Stated task: Reproduce the following lines of the data word for word, beginning with the line that contains "In terms of vertical position, which of" and stopping after the line that contains "2.51 metres".

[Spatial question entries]
────

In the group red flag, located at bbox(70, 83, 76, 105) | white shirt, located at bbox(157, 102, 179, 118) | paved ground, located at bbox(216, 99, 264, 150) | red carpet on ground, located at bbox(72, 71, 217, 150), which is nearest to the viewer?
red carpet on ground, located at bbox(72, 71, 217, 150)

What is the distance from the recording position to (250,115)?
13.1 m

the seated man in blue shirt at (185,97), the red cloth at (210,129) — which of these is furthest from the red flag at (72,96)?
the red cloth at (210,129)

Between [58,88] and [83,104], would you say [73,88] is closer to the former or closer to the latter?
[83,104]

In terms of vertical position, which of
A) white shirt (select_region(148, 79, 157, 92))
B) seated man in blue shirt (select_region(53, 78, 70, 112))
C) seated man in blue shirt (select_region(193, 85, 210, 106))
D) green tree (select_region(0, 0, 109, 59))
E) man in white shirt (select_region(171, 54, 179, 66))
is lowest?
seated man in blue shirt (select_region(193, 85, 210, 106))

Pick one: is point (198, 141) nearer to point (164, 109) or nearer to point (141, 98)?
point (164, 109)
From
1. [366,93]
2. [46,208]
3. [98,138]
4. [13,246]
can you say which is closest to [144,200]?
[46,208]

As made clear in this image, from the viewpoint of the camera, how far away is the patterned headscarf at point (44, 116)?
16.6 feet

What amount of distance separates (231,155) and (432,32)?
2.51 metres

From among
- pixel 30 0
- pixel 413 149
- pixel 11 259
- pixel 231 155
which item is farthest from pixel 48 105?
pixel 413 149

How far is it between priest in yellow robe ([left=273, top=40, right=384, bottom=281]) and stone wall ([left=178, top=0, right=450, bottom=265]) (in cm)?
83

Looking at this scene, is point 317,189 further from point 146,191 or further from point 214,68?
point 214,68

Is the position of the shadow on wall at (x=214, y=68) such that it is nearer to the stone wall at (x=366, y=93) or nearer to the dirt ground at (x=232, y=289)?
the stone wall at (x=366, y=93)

────

Written reply:
In terms of vertical position, which of
A) white shirt (select_region(148, 79, 157, 92))
B) seated man in blue shirt (select_region(53, 78, 70, 112))
C) seated man in blue shirt (select_region(193, 85, 210, 106))
D) green tree (select_region(0, 0, 109, 59))
E) man in white shirt (select_region(171, 54, 179, 66))
is lowest?
seated man in blue shirt (select_region(193, 85, 210, 106))

Pick one: is point (198, 141) nearer to point (164, 109) or nearer to point (141, 98)?
point (164, 109)
From
1. [366,93]
2. [46,208]
3. [98,138]
4. [13,246]
can you say which is closest to [144,200]?
[46,208]

As made clear in this image, from the viewpoint of the camera, how far away is the patterned headscarf at point (44, 116)?
16.6 feet

What amount of distance separates (231,155) and (432,32)?
2.51 metres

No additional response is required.